This archived forum used to be called 'Peatarian' (in reference to Ray Peat).

Are high altitude locations good for health?

Researchers agree with Peat:

"We've known since the 1920s (that) if you go to really high altitudes you will lose weight," says Robert Roach, director of the Altitude Research Center in Aurora, Colo., which studies how hypoxia, a lack of oxygen, affects health and performance."

"If you look at people who live at high altitude around the world, incidents of most types of heart disease and stroke are much less," Roach says."

"People who live at very high altitudes live significantly longer; they have a lower incidence of cancer (Weinberg, et al., 1987) and heart disease (Mortimer, et al., 1977), and other degenerative conditions, than people who live near sea level. As I have written earlier, I think the lower energy transfer from cosmic radiation is likely to be a factor in their longevity, but several kinds of evidence indicate that it is the lower oxygen pressure itself that makes the biggest contribution to their longevity."

I've lived in altitude locations for 25 years total and continuously the last 15.  Many of the people I've known living in these areas have cancer, cataracts, elevated cholesterol, etc.  Recently, over the fall, I had a DVT scare, which means I might have heart disease.  I'm not overweight, am active, and have eaten moderately well most of my life.

Actually, I've always thought most people in these mountain areas look worn out, fatigued, and "rusty"-- old, not like they benefited from the fresh, oxygen-free air.  I assumed for years it was because of UV damage, but now think it's because elevation might be in some way harmful.  Obesity is also pretty common.

Just look at some of the famous people who live in these areas.  Val Kilmer, who lives in Santa Fe, which is 7,000 ft., is old and overweight:

Linda McCartney died of cancer while living in Tucson (2,000+ ft).  Patrick Swayze, who lived in Las Vegas, NM, also died of cancer.

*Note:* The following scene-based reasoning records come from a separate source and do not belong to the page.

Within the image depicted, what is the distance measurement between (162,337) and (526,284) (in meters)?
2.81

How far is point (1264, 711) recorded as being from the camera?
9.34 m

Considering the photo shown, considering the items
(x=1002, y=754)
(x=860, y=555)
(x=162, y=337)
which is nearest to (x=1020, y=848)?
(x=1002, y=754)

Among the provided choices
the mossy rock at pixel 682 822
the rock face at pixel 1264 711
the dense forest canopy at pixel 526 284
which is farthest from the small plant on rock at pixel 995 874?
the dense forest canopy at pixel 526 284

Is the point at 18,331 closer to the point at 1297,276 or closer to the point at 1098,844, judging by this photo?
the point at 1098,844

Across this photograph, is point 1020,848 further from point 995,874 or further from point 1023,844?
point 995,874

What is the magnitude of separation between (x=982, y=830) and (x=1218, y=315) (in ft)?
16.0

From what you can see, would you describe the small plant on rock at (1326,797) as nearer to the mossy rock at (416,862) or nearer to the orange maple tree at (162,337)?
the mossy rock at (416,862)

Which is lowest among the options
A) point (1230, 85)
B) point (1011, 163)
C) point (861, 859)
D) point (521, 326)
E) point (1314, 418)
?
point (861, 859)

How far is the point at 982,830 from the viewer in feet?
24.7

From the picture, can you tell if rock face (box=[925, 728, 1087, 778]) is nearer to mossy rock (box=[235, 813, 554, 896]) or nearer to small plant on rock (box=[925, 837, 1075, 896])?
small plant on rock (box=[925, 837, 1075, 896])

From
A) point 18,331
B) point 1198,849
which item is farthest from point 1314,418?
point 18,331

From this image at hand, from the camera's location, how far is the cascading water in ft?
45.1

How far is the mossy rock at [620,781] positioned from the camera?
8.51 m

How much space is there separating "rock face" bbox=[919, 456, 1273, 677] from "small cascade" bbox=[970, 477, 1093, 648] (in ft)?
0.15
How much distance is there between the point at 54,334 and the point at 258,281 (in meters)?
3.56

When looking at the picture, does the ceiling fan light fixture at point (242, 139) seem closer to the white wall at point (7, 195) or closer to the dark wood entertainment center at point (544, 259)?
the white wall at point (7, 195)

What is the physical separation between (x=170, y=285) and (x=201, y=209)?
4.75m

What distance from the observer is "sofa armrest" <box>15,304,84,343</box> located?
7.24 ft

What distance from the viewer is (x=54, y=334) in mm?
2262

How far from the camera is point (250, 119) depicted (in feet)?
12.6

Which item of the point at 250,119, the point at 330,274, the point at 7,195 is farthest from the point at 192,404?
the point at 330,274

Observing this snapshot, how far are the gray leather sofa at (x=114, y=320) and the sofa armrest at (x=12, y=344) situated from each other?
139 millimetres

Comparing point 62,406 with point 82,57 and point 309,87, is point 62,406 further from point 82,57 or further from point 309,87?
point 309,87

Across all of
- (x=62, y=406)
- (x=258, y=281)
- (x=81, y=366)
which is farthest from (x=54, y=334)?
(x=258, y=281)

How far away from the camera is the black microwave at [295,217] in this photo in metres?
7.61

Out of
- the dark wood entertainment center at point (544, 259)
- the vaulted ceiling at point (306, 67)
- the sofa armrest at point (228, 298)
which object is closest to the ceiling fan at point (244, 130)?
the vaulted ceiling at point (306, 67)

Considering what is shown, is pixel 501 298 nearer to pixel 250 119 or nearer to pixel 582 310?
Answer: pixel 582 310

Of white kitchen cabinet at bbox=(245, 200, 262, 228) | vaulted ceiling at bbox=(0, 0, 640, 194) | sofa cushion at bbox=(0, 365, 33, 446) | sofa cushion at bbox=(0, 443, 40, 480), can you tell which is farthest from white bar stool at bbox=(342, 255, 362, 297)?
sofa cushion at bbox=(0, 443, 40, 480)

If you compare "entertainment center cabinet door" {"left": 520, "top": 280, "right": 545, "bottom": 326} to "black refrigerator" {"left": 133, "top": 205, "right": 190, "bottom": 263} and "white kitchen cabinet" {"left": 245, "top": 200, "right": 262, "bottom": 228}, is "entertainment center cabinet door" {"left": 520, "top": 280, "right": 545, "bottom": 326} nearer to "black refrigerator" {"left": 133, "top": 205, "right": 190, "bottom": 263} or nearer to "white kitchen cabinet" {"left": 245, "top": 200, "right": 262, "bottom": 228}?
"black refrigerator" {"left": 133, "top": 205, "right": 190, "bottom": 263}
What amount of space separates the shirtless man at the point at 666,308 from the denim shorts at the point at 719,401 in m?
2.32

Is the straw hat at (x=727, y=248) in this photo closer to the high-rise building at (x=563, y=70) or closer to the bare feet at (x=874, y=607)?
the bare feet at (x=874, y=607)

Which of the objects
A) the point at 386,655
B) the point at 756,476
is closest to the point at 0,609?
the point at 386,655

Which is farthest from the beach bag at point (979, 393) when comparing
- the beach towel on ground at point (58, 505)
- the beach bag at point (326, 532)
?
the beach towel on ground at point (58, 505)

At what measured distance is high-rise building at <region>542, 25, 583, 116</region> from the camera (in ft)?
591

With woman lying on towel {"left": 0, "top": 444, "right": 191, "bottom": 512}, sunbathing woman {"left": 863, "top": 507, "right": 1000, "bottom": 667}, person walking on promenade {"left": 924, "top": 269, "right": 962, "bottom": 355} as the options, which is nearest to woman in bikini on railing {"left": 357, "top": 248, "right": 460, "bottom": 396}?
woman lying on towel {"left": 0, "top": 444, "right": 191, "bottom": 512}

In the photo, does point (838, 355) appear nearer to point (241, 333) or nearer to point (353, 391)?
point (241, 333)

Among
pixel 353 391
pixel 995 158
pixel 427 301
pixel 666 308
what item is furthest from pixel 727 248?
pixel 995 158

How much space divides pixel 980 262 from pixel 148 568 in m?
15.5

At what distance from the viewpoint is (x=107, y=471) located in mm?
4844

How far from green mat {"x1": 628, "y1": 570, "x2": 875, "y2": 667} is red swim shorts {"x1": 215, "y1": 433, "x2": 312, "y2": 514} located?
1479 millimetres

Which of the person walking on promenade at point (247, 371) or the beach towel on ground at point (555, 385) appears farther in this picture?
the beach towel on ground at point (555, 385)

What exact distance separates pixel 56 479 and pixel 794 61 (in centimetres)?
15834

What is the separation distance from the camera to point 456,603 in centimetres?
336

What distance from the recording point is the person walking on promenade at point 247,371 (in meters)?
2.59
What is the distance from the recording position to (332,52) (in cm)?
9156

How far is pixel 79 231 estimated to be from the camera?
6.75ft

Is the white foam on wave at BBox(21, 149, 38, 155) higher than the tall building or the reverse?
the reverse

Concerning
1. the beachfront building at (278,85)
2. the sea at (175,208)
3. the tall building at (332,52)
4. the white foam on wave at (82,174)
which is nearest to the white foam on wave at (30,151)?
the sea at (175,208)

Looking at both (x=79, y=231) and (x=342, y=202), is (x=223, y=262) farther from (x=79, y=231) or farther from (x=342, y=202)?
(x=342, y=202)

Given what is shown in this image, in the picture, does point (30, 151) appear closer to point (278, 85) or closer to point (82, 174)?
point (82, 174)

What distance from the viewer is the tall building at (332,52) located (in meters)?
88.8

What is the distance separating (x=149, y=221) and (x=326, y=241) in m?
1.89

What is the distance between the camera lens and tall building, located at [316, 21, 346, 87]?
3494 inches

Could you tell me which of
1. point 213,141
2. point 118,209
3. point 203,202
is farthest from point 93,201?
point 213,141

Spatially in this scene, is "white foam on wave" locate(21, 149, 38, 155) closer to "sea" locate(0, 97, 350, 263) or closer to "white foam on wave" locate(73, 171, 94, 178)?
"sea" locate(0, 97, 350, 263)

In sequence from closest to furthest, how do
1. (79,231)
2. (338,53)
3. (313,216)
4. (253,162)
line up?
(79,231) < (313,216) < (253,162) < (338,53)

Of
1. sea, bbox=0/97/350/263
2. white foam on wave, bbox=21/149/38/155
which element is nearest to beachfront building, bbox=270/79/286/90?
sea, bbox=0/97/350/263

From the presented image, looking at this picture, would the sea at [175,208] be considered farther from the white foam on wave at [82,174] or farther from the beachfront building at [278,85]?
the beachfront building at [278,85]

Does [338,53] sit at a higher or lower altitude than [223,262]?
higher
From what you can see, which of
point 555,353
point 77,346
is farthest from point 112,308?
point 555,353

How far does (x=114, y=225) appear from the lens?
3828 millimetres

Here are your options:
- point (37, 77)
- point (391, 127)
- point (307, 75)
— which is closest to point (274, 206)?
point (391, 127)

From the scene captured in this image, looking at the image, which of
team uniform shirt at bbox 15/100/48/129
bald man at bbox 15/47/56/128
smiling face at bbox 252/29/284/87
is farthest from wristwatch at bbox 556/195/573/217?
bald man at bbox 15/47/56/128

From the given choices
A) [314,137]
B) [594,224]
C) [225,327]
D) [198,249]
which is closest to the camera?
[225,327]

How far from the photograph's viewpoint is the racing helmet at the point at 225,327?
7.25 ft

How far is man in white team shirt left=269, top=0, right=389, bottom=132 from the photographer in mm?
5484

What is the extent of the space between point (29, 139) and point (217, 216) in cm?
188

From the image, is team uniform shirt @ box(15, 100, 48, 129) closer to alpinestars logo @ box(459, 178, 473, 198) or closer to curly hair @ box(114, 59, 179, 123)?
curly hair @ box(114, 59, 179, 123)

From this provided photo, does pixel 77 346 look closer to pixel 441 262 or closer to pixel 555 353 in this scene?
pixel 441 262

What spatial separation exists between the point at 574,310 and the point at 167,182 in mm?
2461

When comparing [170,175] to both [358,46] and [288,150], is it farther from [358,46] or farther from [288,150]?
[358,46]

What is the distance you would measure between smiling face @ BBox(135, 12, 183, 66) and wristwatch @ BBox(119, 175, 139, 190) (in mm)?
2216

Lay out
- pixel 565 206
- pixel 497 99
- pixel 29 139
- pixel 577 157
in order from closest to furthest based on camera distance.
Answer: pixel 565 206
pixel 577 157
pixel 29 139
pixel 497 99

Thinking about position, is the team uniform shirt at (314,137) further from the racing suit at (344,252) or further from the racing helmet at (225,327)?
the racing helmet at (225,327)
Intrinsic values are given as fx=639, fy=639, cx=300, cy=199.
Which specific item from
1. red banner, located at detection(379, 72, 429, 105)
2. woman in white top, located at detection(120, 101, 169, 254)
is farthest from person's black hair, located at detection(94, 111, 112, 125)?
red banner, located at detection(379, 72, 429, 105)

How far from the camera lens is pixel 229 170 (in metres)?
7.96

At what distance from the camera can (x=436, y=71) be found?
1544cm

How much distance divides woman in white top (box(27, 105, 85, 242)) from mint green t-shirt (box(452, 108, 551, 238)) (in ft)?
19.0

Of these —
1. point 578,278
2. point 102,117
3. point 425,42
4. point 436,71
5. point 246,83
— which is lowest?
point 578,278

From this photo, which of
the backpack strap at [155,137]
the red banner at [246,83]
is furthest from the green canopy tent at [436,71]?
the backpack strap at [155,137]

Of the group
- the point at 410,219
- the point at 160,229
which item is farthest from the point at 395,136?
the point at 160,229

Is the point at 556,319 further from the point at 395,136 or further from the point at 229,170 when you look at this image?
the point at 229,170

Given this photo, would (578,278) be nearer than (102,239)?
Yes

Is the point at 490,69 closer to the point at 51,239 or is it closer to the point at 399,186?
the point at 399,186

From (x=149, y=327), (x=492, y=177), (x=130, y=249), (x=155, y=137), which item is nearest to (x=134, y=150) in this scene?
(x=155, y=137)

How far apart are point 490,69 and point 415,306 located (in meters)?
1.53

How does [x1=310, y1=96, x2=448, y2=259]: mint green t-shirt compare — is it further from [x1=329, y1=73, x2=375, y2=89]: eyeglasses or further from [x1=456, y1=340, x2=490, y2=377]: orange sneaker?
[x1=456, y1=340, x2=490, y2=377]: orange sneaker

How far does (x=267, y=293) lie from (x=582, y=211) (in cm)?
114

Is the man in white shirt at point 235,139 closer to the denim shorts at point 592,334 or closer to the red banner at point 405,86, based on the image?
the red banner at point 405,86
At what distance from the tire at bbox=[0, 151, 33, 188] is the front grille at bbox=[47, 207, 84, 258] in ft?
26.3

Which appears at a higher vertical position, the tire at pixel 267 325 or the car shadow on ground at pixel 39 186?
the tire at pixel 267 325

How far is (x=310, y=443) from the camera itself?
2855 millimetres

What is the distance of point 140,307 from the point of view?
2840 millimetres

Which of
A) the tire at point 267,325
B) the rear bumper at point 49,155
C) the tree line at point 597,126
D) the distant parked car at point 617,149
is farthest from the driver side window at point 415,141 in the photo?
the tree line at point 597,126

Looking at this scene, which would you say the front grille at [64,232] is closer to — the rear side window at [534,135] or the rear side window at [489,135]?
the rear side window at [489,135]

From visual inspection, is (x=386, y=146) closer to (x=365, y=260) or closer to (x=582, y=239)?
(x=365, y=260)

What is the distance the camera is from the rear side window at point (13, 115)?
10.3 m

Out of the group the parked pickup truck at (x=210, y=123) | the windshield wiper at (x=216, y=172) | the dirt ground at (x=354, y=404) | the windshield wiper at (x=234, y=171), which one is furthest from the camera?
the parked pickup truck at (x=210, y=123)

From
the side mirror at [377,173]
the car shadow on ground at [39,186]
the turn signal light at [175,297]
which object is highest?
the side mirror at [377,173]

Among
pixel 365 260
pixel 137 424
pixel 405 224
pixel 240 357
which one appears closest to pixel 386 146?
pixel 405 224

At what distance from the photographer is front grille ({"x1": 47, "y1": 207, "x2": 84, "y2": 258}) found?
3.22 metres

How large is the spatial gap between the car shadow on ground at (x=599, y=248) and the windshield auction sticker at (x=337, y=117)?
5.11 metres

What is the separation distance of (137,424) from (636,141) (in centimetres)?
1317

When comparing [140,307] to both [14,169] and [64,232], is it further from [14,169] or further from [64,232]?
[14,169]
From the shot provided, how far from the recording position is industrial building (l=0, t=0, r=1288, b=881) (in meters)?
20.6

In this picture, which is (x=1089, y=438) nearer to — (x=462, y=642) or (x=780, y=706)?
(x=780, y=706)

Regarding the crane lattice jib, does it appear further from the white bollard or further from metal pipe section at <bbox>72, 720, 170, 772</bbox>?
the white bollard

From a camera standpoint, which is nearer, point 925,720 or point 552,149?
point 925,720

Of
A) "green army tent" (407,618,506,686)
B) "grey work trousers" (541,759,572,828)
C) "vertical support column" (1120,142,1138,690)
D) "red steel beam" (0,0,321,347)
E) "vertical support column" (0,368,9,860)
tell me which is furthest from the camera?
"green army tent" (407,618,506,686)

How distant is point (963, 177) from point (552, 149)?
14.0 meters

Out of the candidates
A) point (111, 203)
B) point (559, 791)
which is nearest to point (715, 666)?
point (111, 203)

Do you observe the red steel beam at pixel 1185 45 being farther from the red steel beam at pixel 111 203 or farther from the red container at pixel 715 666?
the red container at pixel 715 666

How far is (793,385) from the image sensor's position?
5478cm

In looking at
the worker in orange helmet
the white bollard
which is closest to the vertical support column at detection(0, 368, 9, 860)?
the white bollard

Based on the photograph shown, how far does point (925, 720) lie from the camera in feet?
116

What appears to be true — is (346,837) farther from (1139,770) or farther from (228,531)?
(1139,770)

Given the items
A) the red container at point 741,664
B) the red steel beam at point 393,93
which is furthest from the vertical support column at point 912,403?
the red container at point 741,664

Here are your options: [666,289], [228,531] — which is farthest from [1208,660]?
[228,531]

Shirley Maclaine, who lives in Santa Fe, is soooo healthy from a lack of oxygen and cosmic radiation:

Actually, she sounds and looks like she is.
asked Apr 3, 2015 by raintree
edited Apr 4, 2015 by raintree

1 Answer

Peat says this:

Degenerative diseases, especially cancer, heart disease, and brain diseases, are less prevalent in populations that live at a high altitude. When oxygen pressure is low, the lungs lose carbon dioxide more slowly, and so the amount of carbon dioxide retained in the body is greater. If the basic problem in hypothyroidism is the deficient production of carbon dioxide causing excessive loss of salt and retention of water, resulting in hypo-osmotic body fluids, then we would expect people at high altitude to have better retention of salt, more loss of water, and more hypertonic body fluids. That has been observed in many studies. The increased rate of metabolism at altitude would be consistent with the relatively active "catabolism" of the slightly hyperosmotic condition.

{End quote]

This is relative, of course. You can still degenerate and die at high altitude, but less so, or more slowly than you would at a lower altitude.
answered Apr 3, 2015 by visionofstrength
I'm not sure I agree.  Dying slowly is still dying.  The catabolism may account for what to me seems like an "pro-aged" look that most people in the areas I've lived in have.
Ray Peat doesn't live at an altitude.
Yes, it's still dying, but more slowly.

Peat describes life in or around Mexico City, which I think is 3,000 meters or so. He first realized some tenets of his biophysics when he experienced the clarity of mind at that altitude.

Keep in mind that altitude in and of itself is not a cure all, and can make intractable hypothyroidism worse. As Peat says:

If hypothyroid people, with increased adrenalin and lactate, are hyperventilating even at rest and at sea level, when they go to a high altitude where less oxygen is available, and their absorption of oxygen is impaired by lactic acidemia, their “oxygen debt,” conceived as circulating lactic acid, is easily increased, intensifying their already excessive “ventilatory drive,” and in proportion to the lactic acid oxygen debt, oxygen absorption is further inhibited.

The lactic acid has to be disposed of, but their ability to extract oxygen is reduced. The poor oxygenation, and the increased lactic acid and free fatty acids cause blood vessels to become leaky, producing edema in the lungs and brain. This is very similar to the “multiple organ failure” that occurs in inflammatory conditions, bacteremia, congestive heart failure, cancer, and trauma.
That could be a reasonable explanation.  Jack Kruse says altitude bends light or time causing it to speed up.  It does actually seem like that based on what I've experienced.  It's destabilizing, and not particularly therapeutic.